### EXCERPT PROVIDED

Randy Varga owns Decking Northwest, a deck-building company in Lake Oswego, Ore.

PDB: What's your business philosophy?

Varga: Work with integrity. What you do every day adds up. It's like the saying, if you watch the pennies, the dollars watch themselves. Know what you can do and don't take on stuff you can't do. You can't hide that, and customers will figure that out.

PDB: How big is your business?

Varga: We have 12 to 13 employees.

PDB: How do you find good people?

Varga: I run ads all the time. I'm looking for the right person, and that doesn't necessarily mean one with a lot of carpentry skills. Skills can be learned. I'm looking for clean-cut, upstanding people. I'll hire the right person even if I don't need anyone else right now. That's one advantage of running a larger company — it can absorb an extra worker occasionally.

PDB: Are there disadvantages to size?

Varga: Sure. A one-man show can solve problems one at a time, and they aren't all big ones. It's like bugs on a windshield — most of them come off easily, but there's always one that sticks. No big deal if you've got one truck. We have a bunch of trucks, and it's as if my carpenters cleaned off most of the bugs, but left the really bad ones for me. Instead of having to solve a range of problems, I get all the sticky ones.

PDB: How do your carpenters solve problems?

### DATA BELOW
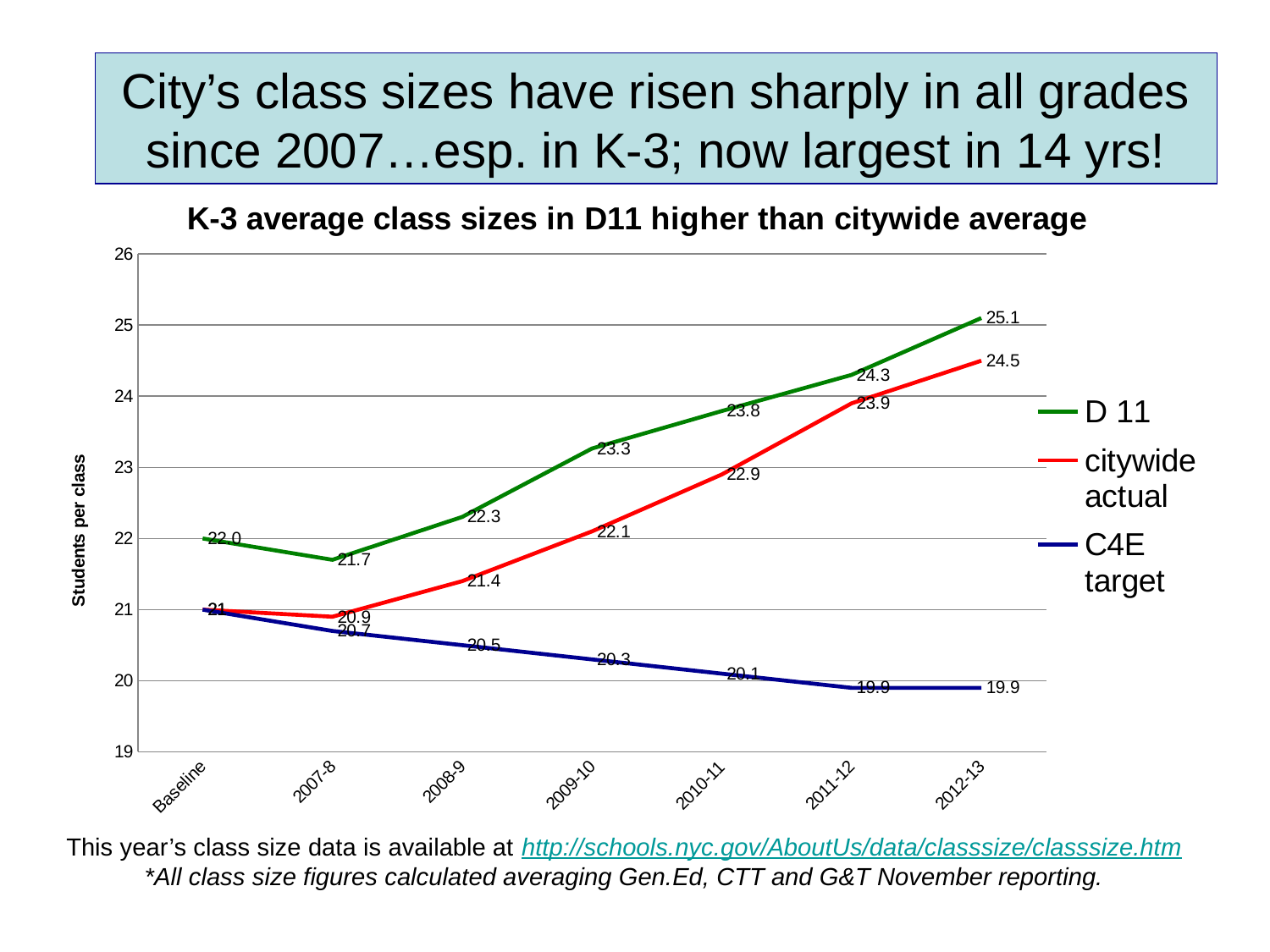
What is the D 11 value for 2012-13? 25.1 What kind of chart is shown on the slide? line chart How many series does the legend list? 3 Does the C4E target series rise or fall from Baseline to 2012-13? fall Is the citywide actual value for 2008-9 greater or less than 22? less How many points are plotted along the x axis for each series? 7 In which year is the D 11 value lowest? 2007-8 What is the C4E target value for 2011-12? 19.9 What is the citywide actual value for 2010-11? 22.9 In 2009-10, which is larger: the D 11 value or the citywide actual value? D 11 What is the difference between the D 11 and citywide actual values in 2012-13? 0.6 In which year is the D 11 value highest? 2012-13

### EXERCISE PROMPT
Repeat the part of the deck-builder interview starting with "Varga: Work with" and going on through "is your business?". Rely only on the interview with the deck-building company owner.

### WRITTEN REPLY
Varga: Work with integrity. What you do every day adds up. It's like the saying, if you watch the pennies, the dollars watch themselves. Know what you can do and don't take on stuff you can't do. You can't hide that, and customers will figure that out.

PDB: How big is your business?